In a headline 6 months ago, form Fortune magazine titled:
“The World’s Biggest Floating Garbage Dump Is Now Bigger Than Alaska”
That was not new because this Floating garbage has been named in 1980s when it was first discovered and was named ‘The Great Pacific Garbage Patch’ (GPGP). In this latest estimate its size grew to an overage of 8 times to 617,763 square miles, a size close to Alaska the biggest of the US States, 2.5 times the size of Texas and 4 times that of California where this garbage might end-up. These figures are being announced by Boyan Slat the founder of the non-profit organization Ocean Cleanup. The GPGP lies between Hawaii and California contains 79,000 tons of plastic.
This problem has been tackled by Boyan Slat a 24-year-old Dutch inventor, who dreamed of this project to clean all the plastic waste from the Oceans when he was 16 and started ‘Ocean Cleanup’ foundation at 18 and invented massive plastic-cleaning device that will remove 50% of the Great Pacific Garbage Patch in five years.
Ocean Cleanup has raised $35 million from donors and crowdfunding campaigns. The raised funds allowed them to test more than 270 models and six prototypes before creating System 001.
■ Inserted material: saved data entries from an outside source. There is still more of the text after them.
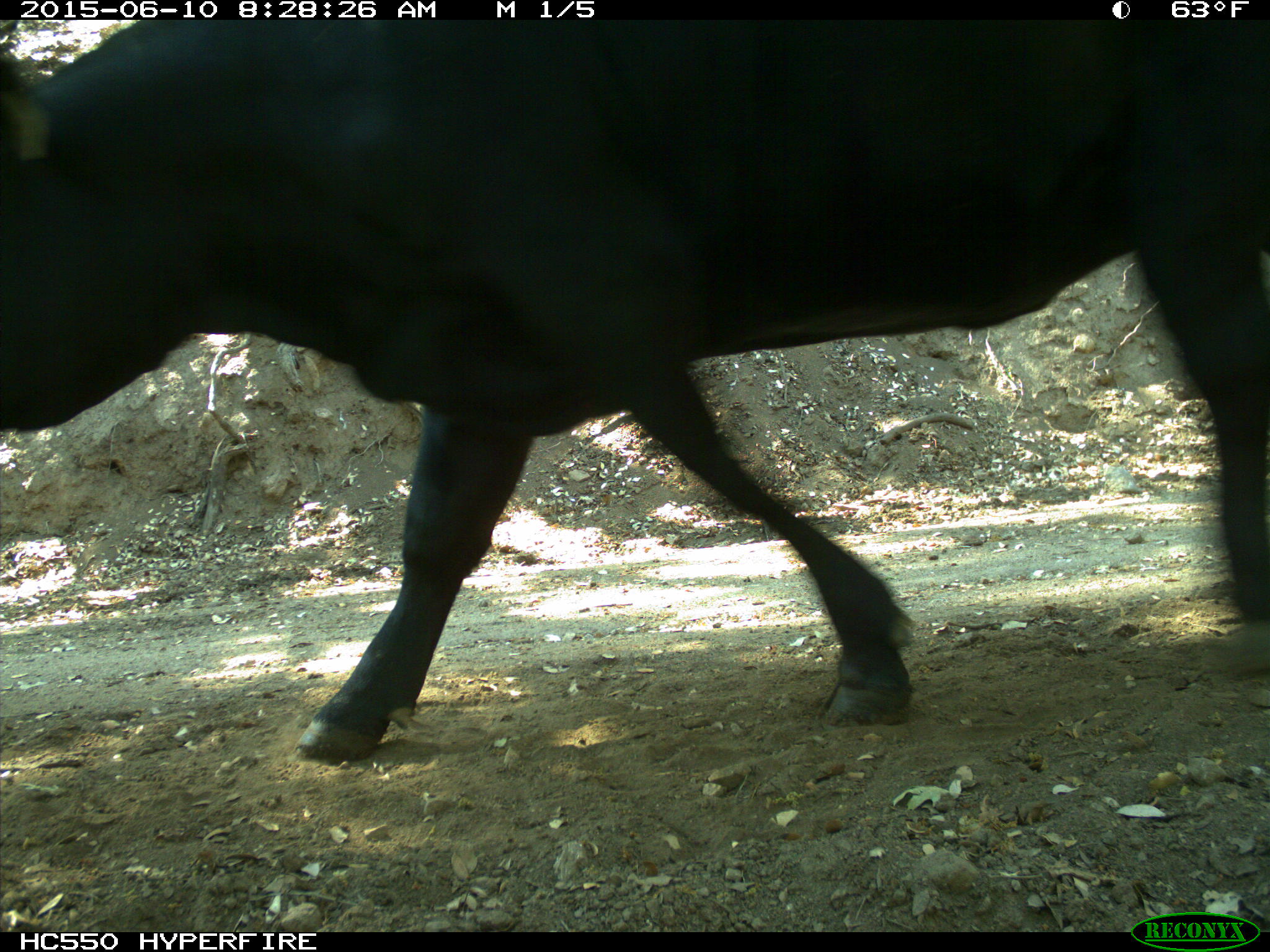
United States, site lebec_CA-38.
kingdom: Animalia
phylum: Chordata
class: Mammalia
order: Artiodactyla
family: Bovidae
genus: Bos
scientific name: Bos taurus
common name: domestic cow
Bos taurus (domestic cow).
Now, 6 years later and at age 24 his device that was named is ready to launch from the San Francisco Bay and head toward the GPGP.
The devise, with a full deployment of 60 arrays of System 001, is 2,000 feet of floating booms propelled by wind and waves, will corral plastic into the center of its U-shaped form where an accompanied vessel will pick up the plastic garbage and ship it back for recycling. If this original pilot succeeds and more systems are deployed, ‘The Ocean Cleanup’ anticipates removing 50% of the GPGP in five years.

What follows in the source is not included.